On Thursday, the Office of Sustainability held a compost theme dinner to educate students about the results of the first three days of audits, and to generate enthusiasm with a make-your-own compost (dirt) pudding station and holding a raffle for students who had no food waste. Photos of students eligible to enter the drawing (sporting nifty newspaper crowns as rewards) are featured on the Facebook page for the Office of Sustainability.
The results of the food waste audits at Nelson Dining Hall found:
Monday (baseline)- 467 lbs. of food waste for 1348 people, at 5.54 oz/person
Tuesday (sample size portions)- 393 lbs. for 1344 people, at 4.68 oz/person
Wednesday (baseline)- 429 lbs for 1349 people, at 5.09 oz/person
Thursday (theme dinner)- 395 lbs. for 1286 people, at 4.91 oz/person
Students leaving dinner on Thursday were asked to participate in an exit survey to measure attitudes toward food waste and reduction efforts. Results of this survey (taken by 116 volunteers) found that 84% of students entirely support efforts to reduce food waste in the dining halls and 12% “somewhat” support these efforts. A majority of students were either “Very” (33%) or “Somewhat” (45%) concerned about the amount of food waste they generated at dinner. A nearly equal number of students (45% “yes” compared to 46% “no”) said they would be willing to pay extra per meal for the inclusion of fair trade, organic, and/or local food into dining hall meals (one to two dollars more, on average) as those who would not be willing to pay for these products.
A final intervention effort was tested during dinner on Thursday, October 29th as a wrap-up to the Nelson waste audits. This night measured the effects of removing trays from the dining hall, requiring students to carry individual plates to and from their tables. The idea behind this audit is that students could carry fewer dishes, and would be more likely to choose food they planned to finish. This change has been successfully implemented at other colleges and universities. The results for this night were:
Thursday (trayless)- 405 lbs. for 1077 people, at 6.02 oz/person
2008 Audit
Food waste audits at Jefferson dining hall reveal results that Ohio University needs to be more waste wise. The goal of the audits was to increase awareness of food waste among students and the entire Ohio University community. Audits found on average 4.5 to 6.3 ounces of food per person were thrown away during dinner service.

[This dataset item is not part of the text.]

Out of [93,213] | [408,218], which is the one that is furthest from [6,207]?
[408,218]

Audits were conducted by the Office of Sustainability during dinner service over four Mondays (Jan. 21, Jan. 28, Feb. 4 and Feb. 18). The audits focused only on edible food disposed of by student consumers, not kitchen waste, nonedible food waste (banana peels, bones, apple cores) or trash. Students were unaware that food waste audits were being performed during the January dates, but on Feb. 4, the absence of trays caught some people’s attention.
Here's a look at average collections per person on the four audit dates:
Jan. 21: 5.24 ounces per person (756 people served, 248 total pounds of waste).
Jan. 28: 6.29 ounces per person (680 served, 268 pounds of waste).
Feb. 4: "No-Tray day" 4.52 ounces per person (681 served, 191 pounds of waste).
Feb. 18: "Education/ Outreach Day" 5.56 ounces per person (709 served, 246.5 pounds of waste).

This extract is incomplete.